Tuesday, August 11, 2009

Spellbinder Helen Stringer

Spellbinder by Helen Stringer This was such a fun read, I loved it. 12 yr old Belladonna Johnson can see ghost, its a family trait from her mother's side. Belladonna continues to live with her parents after they die in a car accident. At school Belladonna does her best not to be seen talking to ghost, everyone already thinks she's strange. Stringer's captures much with her writing. Many readers will be able to sympathize with Belladonna's math crisis.

"Unfortunately the walk to school wasn't a long one and, as if to bring her back down to earth, Math was the first class of the day, forcing Belladonna to make up some less than convincing reason why she hadn't done her homework. Mr. Fredericks hardly seemed to listen, moving right on to the next exercise. So far as he was concerned, if students couldn't be bothered to do their homework, then he couldn't be bothered to teach them. Belladonna sighed. She had only managed to keep up with math by slogging away and making sure she did every single piece of homework. Now she'd missed one exercise and suddenly everything was a mystery. She had a feeling that she would never again know what was going on in class"
(ARC)

Life continues like it did before the accident until all the ghost disappear. With the ghost gone everything in Belladonna's world is at risk. People aren't sleeping since there are no ghost to supply them with dreams. Belladonna must figure out what is happening, if she wants to see her parents again. She has two people to help, Steve a classmate and Elsie a teen ghost who died in 1912. Stringer takes the time to develop Steve and Elsie. I loved the interaction between these characters.

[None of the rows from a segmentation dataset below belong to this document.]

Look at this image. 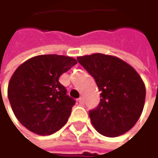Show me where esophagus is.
<instances>
[{
    "label": "esophagus",
    "instance_id": "1",
    "mask_svg": "<svg viewBox=\"0 0 158 158\" xmlns=\"http://www.w3.org/2000/svg\"><path fill=\"white\" fill-rule=\"evenodd\" d=\"M78 102H79L80 104H84V103H85V100H84L83 97H80V98L78 99Z\"/></svg>",
    "mask_w": 158,
    "mask_h": 158
}]
</instances>
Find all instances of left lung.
<instances>
[{
    "label": "left lung",
    "instance_id": "obj_1",
    "mask_svg": "<svg viewBox=\"0 0 158 158\" xmlns=\"http://www.w3.org/2000/svg\"><path fill=\"white\" fill-rule=\"evenodd\" d=\"M77 61L95 80L101 92L98 107L89 111L93 126L103 136L126 133L140 117L146 87L137 71L113 56L100 53L78 56Z\"/></svg>",
    "mask_w": 158,
    "mask_h": 158
}]
</instances>
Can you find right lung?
<instances>
[{"label":"right lung","mask_w":158,"mask_h":158,"mask_svg":"<svg viewBox=\"0 0 158 158\" xmlns=\"http://www.w3.org/2000/svg\"><path fill=\"white\" fill-rule=\"evenodd\" d=\"M77 61L70 56L41 55L21 64L12 74L8 98L18 120L38 135H51L67 122L75 101L58 79Z\"/></svg>","instance_id":"obj_1"}]
</instances>
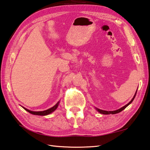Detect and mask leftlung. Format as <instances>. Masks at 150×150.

"How are we supposed to reach that?" said Elsie. There's a chair in the front room!" Belladonna ran off and returned with an old chair. Steve took it off her, placed it squarely underneath the trapdoor and jiggled it. One of the legs promptly fell off. Why don't you just climb the banister?" asked Elsie. "Because I might fall off and plummet to my death," "I'll do it, then! I'm already dead." "So you keep saying," muttered Steve. Elsie heaved herself up on the banister, teetered there for a moment, turned a funny color, and quickly got down. "What;s the matter?" asked Belladonna. "Apparently you can still have vertigo even when your dead," said Elsie unhappily" (ARC)

Once I started reading Spellbinder I didn't want to stop. Its a great book and reluctant reader friendly. Ages 10up Goes on sale Sept. 29

5 comments:

Charlotte said...

Gosh, I can relate to that math problem...

This sounds like a fun one!

Doret said...

I had the same problem with Spanish and Math

Anonymous said...

Sounds like it would make a fun tv show!

MissA said...

The math quote sums up my math lessons. nice review.
I gave you an award!
http://blackteensread2.blogspot.com/ (the teaser tuesday post)

Anonymous said...

I did not like this book at all. Huge dissapointment.